What to do: Format the stretch of the material from the line containing "Considering" through the end as a numbered list, one line per item, with blank lines omitted.

Input for this task:

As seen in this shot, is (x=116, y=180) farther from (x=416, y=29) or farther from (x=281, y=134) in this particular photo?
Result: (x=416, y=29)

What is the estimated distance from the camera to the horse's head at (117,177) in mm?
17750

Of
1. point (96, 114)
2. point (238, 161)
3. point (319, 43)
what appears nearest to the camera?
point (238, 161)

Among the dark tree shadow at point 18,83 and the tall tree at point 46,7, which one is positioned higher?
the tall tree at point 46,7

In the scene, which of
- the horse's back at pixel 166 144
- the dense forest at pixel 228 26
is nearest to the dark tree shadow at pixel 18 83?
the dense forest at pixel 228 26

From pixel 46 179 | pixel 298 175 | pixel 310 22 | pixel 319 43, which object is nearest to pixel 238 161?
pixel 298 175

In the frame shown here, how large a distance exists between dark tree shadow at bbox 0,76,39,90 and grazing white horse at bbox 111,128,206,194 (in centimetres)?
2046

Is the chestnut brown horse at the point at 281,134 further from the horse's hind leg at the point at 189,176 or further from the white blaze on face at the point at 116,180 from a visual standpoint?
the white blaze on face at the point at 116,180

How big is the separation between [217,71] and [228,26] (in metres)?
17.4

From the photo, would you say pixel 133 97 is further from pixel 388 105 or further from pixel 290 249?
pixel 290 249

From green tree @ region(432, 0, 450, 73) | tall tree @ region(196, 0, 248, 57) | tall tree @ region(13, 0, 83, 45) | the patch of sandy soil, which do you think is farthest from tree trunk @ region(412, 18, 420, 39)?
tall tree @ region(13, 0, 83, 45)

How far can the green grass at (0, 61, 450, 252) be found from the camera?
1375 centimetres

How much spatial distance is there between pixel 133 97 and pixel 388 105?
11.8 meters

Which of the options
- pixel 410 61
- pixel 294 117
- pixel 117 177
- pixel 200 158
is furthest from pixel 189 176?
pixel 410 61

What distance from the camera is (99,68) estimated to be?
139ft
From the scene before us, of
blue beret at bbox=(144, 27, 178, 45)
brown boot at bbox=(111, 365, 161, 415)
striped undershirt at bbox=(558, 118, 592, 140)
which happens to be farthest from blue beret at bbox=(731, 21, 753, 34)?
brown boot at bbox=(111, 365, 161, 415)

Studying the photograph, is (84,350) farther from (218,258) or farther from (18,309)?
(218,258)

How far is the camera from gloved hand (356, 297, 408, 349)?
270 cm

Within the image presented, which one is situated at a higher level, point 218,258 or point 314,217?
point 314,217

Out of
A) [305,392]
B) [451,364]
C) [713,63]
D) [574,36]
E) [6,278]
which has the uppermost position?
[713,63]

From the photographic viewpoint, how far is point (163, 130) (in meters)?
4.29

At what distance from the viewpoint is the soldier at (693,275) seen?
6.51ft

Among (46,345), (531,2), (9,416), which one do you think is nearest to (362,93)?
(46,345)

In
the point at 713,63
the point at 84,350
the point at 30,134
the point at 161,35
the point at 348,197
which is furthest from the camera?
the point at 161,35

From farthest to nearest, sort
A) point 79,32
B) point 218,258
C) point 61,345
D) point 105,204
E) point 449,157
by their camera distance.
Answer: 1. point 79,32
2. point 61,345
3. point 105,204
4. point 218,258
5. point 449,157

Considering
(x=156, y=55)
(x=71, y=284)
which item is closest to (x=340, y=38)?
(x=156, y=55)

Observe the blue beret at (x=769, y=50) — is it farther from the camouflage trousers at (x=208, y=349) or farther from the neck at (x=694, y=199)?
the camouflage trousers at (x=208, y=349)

Response:
1. Considering
2. (x=156, y=55)
3. (x=71, y=284)
4. which item is closest to (x=340, y=38)?
5. (x=156, y=55)
6. Observe the blue beret at (x=769, y=50) — is it farther from the camouflage trousers at (x=208, y=349) or farther from the neck at (x=694, y=199)?
7. the camouflage trousers at (x=208, y=349)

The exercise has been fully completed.